## IHRE AUFGABE
Schreiben Sie aus dem Textauszug zur Restitution von NS-Raubkunst den Abschnitt wörtlich ab, der bei den Worten „Bleibt zu hoffen, dass“ beginnt und nach den Worten „Mendelssohn-Bartholdy zurückgeben müsste.“ endet.

## TEXTAUSZUG
Erst vergangene Woche beim Festakt im United States Holocaust Memorial zu 25 Jahren Washingtoner Prinzipien, auf die sich damals 44 Staaten zwecks Restitution geeinigt hatten, ermahnte ihr Mitbegründer Stuart Eizenstat die Bundesrepublik mit deutlichen Worten: Deutschland trage die größte Verantwortung und müsse deshalb Vorbild sein.

Bleibt zu hoffen, dass die Einigkeit im Kulturausschuss und die Kritik Stuart Eizenstats auch am Mittwoch in der Kulturministerkonferenz ihre Wirkung zeigt, wo Kulturstaatsministerin Claudia Roth die einseitige Anrufbarkeit der Beratenden Kommission durchsetzen will. Als einziges Land verwehrt Bayern bisher seine Zustimmung – auch aus Sorge, dass die Staatsgemäldesammlung Picassos „Madame Soler“ an die Nachfahren des jüdischen Bankiers Paul von Mendelssohn-Bartholdy zurückgeben müsste.

Beugt sich Bayern dem Druck, dürfte sich auch bei der Berufung der Kommissionsmitglieder einiges ändern. Sie soll künftig transparenter sein und unter Beteiligung von Opferorganisationen tagen. Außerdem soll sie eigene Provenienzforschung betreiben dürfen, um Interessenskonflikte zu vermeiden. Bisher war die Kommission allein auf die eingereichten Unterlagen der streitenden Parteien angewiesen.

Im Sinne des Gemeinwohls

Ändern könnte sich auch die Zwei-Drittel-Mehrheit für eine Empfehlung des Gremiums. „Das ist nicht fair und gerecht“, kritisierte die ungarische Fachanwältin Agnes Peresztegi den bisher geltenden Modus in Anspielung auf die Washingtoner Prinzipien.

Komplizierter wird es allerdings mit der Einführung eines neuen Restitutionsgesetz, zumindest langwieriger. Denn hier geht es um die privaten Besitzer, der bisher geltende Schutz des Eigentums würde bei NS-Raubkunst aufgehoben – im Sinne des Gemeinwohls.

## BEREITGESTELLTE EINTRÄGE
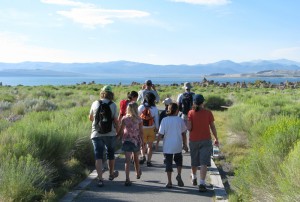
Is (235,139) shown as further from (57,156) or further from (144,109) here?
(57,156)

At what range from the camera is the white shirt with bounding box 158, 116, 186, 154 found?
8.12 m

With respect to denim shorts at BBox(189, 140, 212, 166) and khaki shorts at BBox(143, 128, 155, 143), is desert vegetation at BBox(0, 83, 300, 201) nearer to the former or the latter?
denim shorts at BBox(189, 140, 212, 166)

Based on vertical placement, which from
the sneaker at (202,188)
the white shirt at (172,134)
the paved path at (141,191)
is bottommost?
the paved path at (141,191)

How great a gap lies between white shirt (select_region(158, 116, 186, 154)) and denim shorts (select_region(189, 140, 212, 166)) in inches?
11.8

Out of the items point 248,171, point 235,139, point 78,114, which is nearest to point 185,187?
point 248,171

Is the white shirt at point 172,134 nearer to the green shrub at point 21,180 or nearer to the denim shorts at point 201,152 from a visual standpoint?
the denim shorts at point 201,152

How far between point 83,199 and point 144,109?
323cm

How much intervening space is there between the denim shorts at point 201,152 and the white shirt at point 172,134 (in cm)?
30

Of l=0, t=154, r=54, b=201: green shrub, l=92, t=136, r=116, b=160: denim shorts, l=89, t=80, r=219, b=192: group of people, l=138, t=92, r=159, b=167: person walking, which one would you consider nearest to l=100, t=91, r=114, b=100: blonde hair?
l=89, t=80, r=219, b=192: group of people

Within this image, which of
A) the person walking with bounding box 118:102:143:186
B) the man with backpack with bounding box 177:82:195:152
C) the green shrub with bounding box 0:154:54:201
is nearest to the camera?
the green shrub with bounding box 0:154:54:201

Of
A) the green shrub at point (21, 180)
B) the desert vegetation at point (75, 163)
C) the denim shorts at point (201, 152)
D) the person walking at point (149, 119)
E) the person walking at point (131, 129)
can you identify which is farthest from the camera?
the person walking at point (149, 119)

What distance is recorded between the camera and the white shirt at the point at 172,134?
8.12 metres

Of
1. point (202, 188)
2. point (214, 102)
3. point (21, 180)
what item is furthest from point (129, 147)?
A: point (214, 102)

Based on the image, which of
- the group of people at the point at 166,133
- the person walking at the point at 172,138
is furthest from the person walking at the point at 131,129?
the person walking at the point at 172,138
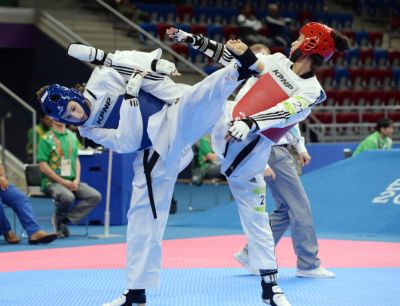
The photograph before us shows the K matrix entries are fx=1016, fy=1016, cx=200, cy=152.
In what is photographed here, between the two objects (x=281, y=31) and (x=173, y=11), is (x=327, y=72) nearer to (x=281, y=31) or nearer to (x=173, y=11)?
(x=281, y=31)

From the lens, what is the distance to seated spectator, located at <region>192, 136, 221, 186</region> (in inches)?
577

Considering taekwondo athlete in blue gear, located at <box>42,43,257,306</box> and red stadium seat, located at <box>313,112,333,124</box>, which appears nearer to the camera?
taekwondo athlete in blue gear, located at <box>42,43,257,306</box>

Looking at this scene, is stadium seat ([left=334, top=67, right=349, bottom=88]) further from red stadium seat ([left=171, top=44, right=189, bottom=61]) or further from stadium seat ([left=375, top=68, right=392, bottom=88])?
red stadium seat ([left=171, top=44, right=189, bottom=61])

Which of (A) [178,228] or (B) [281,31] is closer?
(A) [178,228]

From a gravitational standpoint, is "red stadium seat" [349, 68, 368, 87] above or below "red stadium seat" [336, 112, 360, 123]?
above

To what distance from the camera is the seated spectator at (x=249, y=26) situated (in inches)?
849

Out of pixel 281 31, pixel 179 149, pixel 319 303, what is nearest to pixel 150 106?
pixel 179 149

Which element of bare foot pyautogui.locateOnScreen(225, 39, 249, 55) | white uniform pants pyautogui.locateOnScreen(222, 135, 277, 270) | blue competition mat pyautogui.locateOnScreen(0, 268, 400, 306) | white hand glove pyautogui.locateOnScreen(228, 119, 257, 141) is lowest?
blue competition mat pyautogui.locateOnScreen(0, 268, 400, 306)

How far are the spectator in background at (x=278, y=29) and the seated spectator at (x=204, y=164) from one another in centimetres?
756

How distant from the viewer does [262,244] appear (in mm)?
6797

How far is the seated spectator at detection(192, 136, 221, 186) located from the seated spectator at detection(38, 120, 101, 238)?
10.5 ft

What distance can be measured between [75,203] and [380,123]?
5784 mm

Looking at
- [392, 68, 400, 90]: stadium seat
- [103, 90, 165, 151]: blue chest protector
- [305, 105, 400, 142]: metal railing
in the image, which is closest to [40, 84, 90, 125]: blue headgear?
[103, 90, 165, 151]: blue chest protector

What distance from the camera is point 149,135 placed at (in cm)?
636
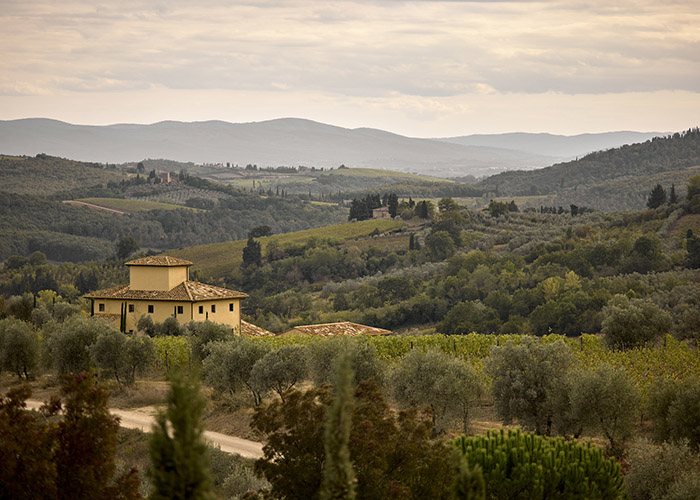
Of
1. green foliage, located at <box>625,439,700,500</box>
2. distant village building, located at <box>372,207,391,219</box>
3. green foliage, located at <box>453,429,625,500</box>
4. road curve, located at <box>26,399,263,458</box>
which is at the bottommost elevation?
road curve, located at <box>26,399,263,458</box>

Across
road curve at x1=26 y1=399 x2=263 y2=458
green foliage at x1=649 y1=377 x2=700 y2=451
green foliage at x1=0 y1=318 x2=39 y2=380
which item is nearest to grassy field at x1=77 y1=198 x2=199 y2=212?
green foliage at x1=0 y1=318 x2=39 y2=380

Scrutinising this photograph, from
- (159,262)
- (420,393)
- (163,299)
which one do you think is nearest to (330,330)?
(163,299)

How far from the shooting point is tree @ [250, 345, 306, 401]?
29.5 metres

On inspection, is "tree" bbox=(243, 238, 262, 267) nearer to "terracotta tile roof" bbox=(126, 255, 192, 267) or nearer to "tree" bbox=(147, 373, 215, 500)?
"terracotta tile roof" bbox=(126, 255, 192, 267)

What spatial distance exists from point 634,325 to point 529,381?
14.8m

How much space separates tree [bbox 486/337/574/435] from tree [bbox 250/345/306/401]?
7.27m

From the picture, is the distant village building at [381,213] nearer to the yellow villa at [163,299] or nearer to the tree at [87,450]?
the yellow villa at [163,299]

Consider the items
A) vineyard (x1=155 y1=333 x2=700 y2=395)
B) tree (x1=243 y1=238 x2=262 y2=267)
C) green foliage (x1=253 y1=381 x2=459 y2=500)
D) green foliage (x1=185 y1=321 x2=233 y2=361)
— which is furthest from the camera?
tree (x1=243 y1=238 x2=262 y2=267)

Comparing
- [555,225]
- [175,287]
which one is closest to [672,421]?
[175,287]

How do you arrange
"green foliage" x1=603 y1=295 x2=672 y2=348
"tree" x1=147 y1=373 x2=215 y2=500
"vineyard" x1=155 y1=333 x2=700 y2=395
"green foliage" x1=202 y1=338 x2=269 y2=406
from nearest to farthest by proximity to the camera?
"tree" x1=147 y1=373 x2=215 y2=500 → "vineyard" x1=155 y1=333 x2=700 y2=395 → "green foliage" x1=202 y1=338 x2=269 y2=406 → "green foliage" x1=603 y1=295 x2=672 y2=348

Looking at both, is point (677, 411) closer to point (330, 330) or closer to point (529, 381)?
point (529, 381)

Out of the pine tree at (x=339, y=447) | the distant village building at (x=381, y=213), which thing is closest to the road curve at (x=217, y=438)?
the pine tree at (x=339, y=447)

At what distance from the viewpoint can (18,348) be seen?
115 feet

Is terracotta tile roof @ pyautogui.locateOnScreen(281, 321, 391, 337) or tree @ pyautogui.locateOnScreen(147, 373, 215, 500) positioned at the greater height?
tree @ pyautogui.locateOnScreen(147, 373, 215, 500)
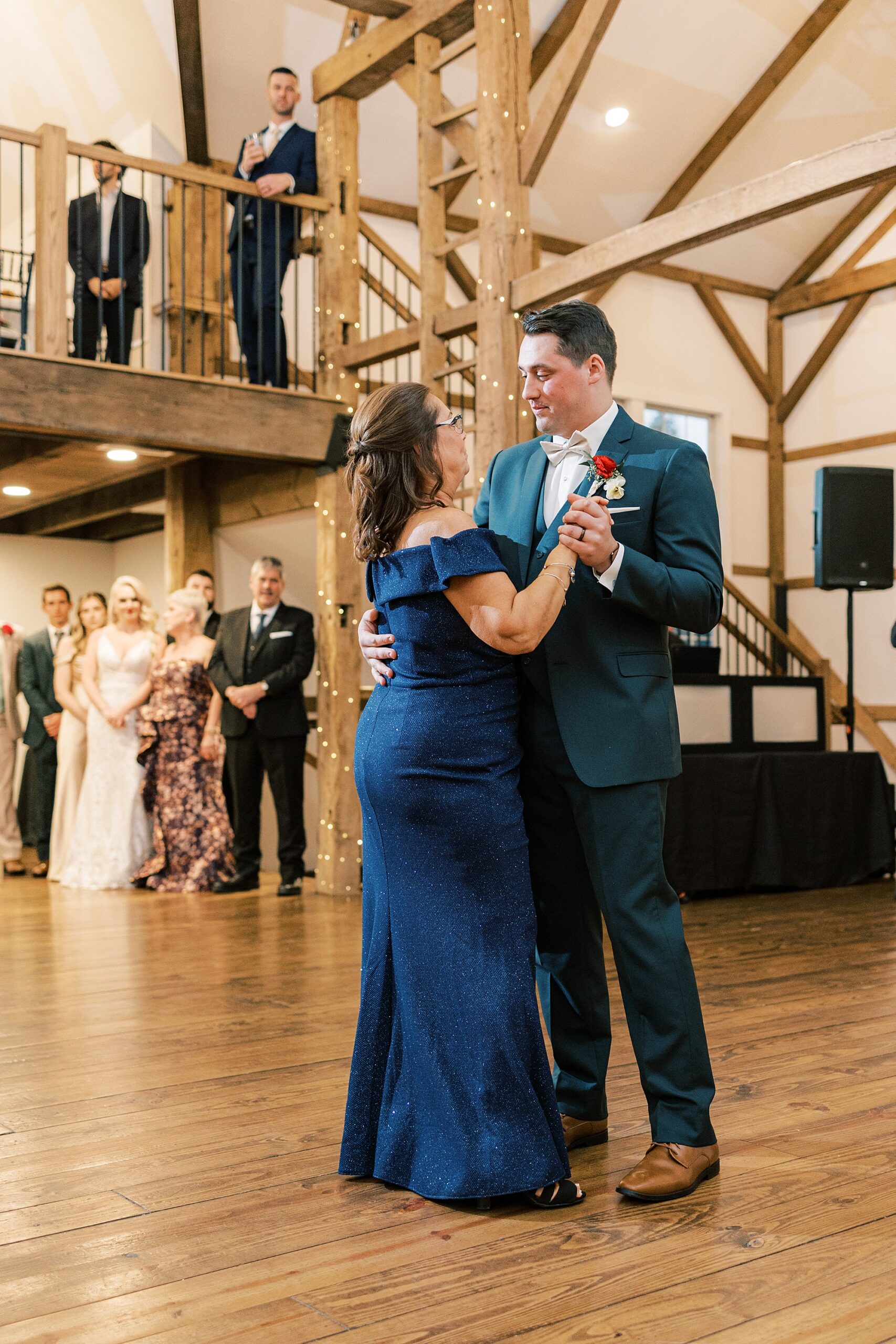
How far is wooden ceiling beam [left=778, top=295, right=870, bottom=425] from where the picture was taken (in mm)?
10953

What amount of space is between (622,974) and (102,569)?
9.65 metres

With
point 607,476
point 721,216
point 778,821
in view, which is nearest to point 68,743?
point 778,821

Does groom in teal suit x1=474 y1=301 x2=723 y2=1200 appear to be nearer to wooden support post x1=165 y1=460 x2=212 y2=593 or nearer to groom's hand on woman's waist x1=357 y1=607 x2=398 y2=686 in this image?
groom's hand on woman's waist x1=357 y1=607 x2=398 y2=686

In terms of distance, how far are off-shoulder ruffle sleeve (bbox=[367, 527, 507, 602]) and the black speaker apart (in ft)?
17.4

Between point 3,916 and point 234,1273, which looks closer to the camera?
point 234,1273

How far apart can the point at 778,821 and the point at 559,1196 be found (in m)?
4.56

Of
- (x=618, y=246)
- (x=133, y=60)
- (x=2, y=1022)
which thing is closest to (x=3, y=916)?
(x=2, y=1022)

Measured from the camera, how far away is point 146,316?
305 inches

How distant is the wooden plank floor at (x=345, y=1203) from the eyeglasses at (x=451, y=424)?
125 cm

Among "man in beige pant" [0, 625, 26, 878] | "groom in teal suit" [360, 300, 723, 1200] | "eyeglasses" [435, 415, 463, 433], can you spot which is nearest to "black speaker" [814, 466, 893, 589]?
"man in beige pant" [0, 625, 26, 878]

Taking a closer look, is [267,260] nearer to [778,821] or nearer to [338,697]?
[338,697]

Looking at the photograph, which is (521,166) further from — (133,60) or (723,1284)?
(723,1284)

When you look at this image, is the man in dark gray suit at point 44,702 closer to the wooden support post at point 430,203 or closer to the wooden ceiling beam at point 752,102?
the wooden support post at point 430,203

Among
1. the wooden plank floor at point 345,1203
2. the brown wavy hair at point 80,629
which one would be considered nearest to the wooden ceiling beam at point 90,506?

## RICHTIGE ANTWORT
Bleibt zu hoffen, dass die Einigkeit im Kulturausschuss und die Kritik Stuart Eizenstats auch am Mittwoch in der Kulturministerkonferenz ihre Wirkung zeigt, wo Kulturstaatsministerin Claudia Roth die einseitige Anrufbarkeit der Beratenden Kommission durchsetzen will. Als einziges Land verwehrt Bayern bisher seine Zustimmung – auch aus Sorge, dass die Staatsgemäldesammlung Picassos „Madame Soler“ an die Nachfahren des jüdischen Bankiers Paul von Mendelssohn-Bartholdy zurückgeben müsste.